Re: libata error/reset

Tejun Heo <tj@xxxxxxxxxx> · Tue, 09 Sep 2008 13:28:36 +0200

Dan Noé wrote:
> Just after midnight last night, during an rsync job which copies a lot
> of data onto my backup disk (half of a Linux software RAID 1), I
> received the following:
> 
> -- SNIP --
> ata3.00: exception Emask 0x10 SAct 0x0 SErr 0x10000 action 0xe frozen
> ata3.00: irq_stat 0x00400000, PHY RDY changed
> ata3: SError: { PHYRdyChg }
> ata3.00: cmd 35/00:10:3f:00:34/00:00:22:00:00/e0 tag 0 dma 8192 out
>          res 50/00:00:4e:01:18/00:00:22:00:00/e0 Emask 0x10 (ATA bus error)
> ata3.00: status: { DRDY }
> ata3: hard resetting link
> ata3: link is slow to respond, please be patient (ready=0)
> ata3: SATA link up 1.5 Gbps (SStatus 113 SControl 300)
> ata3.00: qc timeout (cmd 0xec)
> ata3.00: failed to IDENTIFY (I/O error, err_mask=0x5)
> ata3.00: revalidation failed (errno=-5)
> ata3: failed to recover some devices, retrying in 5 secs
> ata3: hard resetting link
> ata3: SATA link up 1.5 Gbps (SStatus 113 SControl 300)
> ata3.00: configured for UDMA/100
> ata3: EH complete
> sd 2:0:0:0: [sdc] 625142448 512-byte hardware sectors (320073 MB)
> sd 2:0:0:0: [sdc] Write Protect is off
> sd 2:0:0:0: [sdc] Mode Sense: 00 3a 00 00
> sd 2:0:0:0: [sdc] Write cache: enabled, read cache: enabled, doesn't
> support DPO or FUA
> -- SNIP --
> 
> The system seems to be working fine now, and there was not even a RAID
> failure reported by the md system.  Is this something I should be
> concerned about?

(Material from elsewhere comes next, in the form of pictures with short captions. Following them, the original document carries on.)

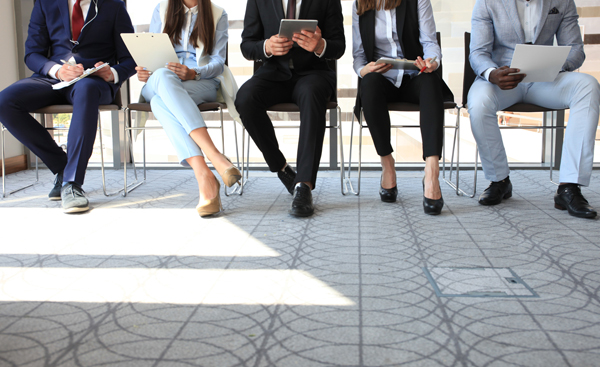 five job interviewees seated in chairs wating for job interview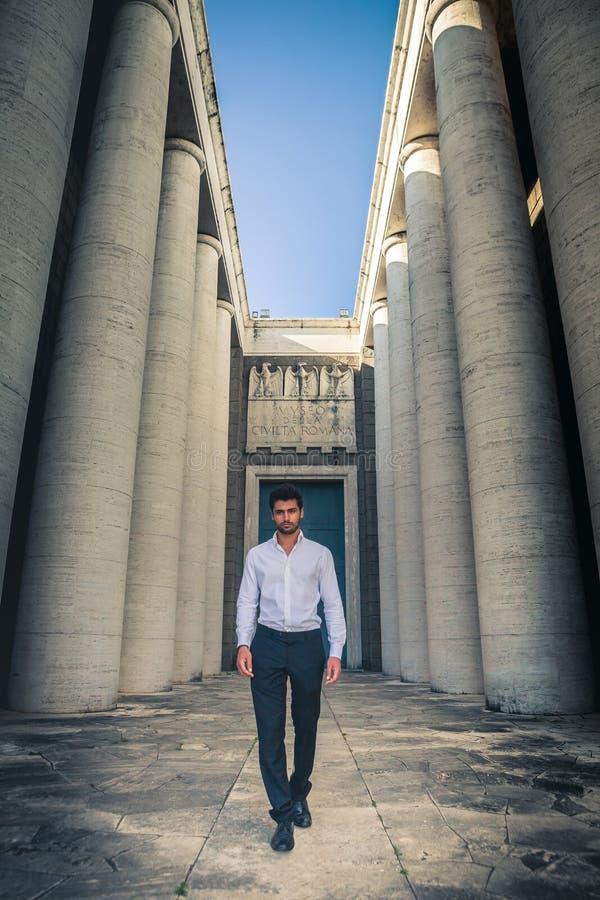 Ung moderiktig man som går till och med de forntida kolonnerna av en historisk byggnad fotografering för bildbyråer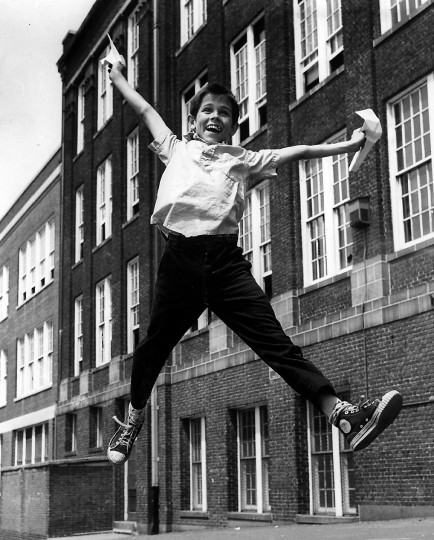 Raymond McGrew, 13, leaps with joy outside Public School No. 47 at Fleet Street and Linwood Avenue in Baltimore in June 1963, as school is out and his report card shows passing grades. (Ellis Malashuk/Baltimore Sun)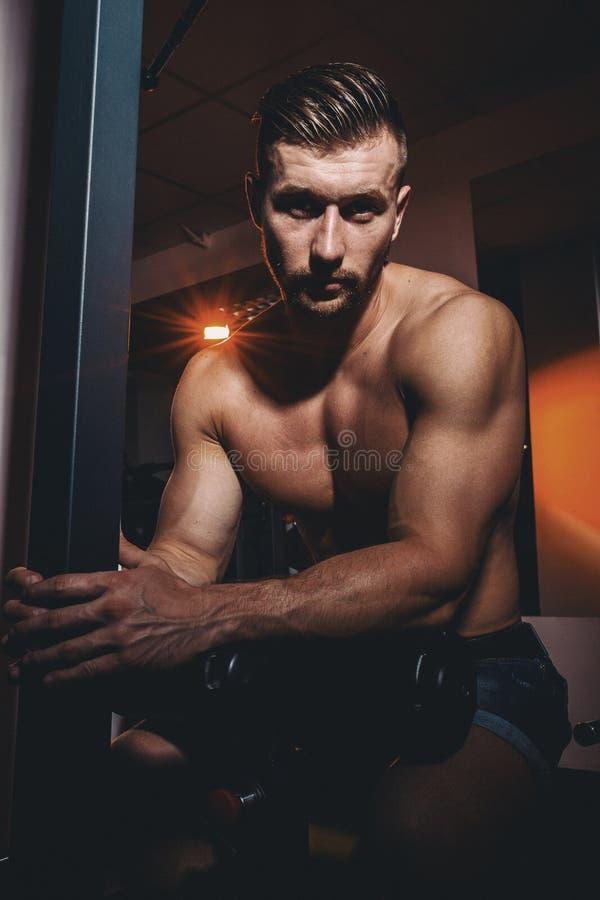 Stående av en mycket muskulös shirtless manlig modell Stilig idrotts- man med stora muskler som poserar på kameran i idrottshalle royaltyfria foton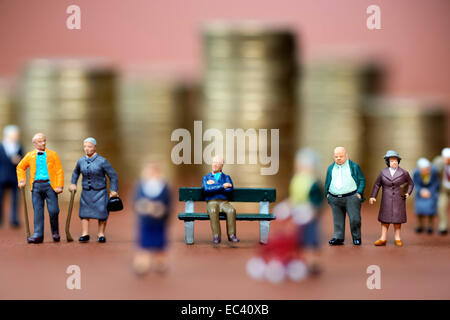 Miniature figures of elderly people and stacked euro coins, pension - Stock Photo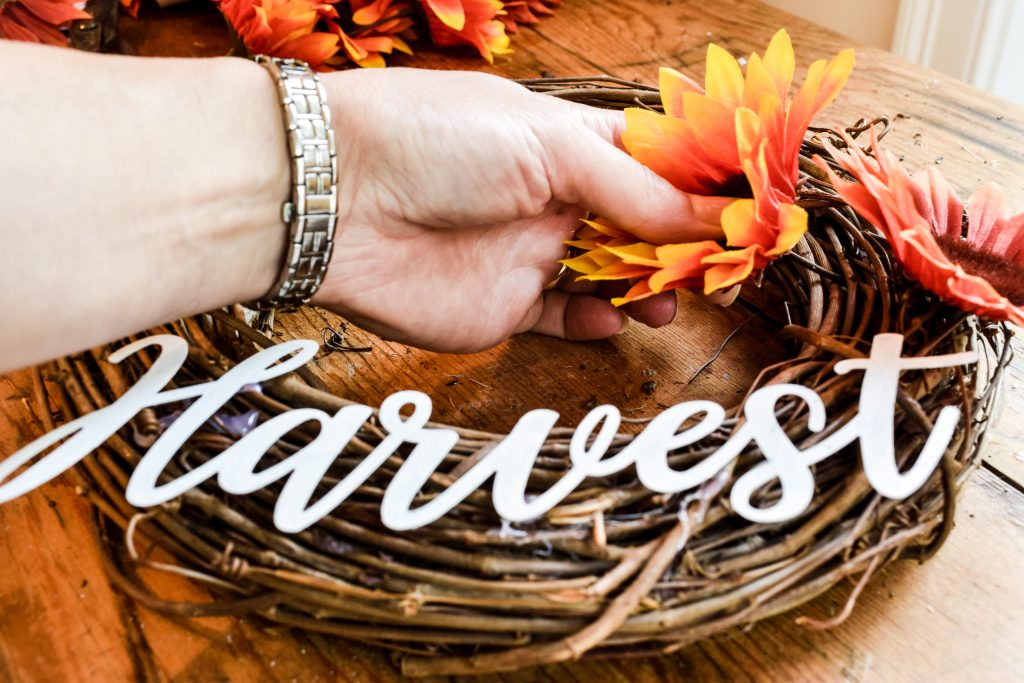 attaching faux Dollar Tree sunflowers to a grapevine fall wreath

Hardware issue, software bug?
> 
> Linux colobus 2.6.26.3 #1 SMP Thu Aug 21 10:15:38 EDT 2008 i686 Intel(R)
> Pentium(R) 4 CPU 3.20GHz GenuineIntel GNU/Linux
> 
> 00:1f.2 SATA controller: Intel Corporation 82801FR/FRW (ICH6R/ICH6RW)
> SATA Controller (rev 03)
> 
> I am using the libata ahci driver.  There are four drives crammed into a
> 1U with hotplug trays, but AFAIK no one was poking around the system.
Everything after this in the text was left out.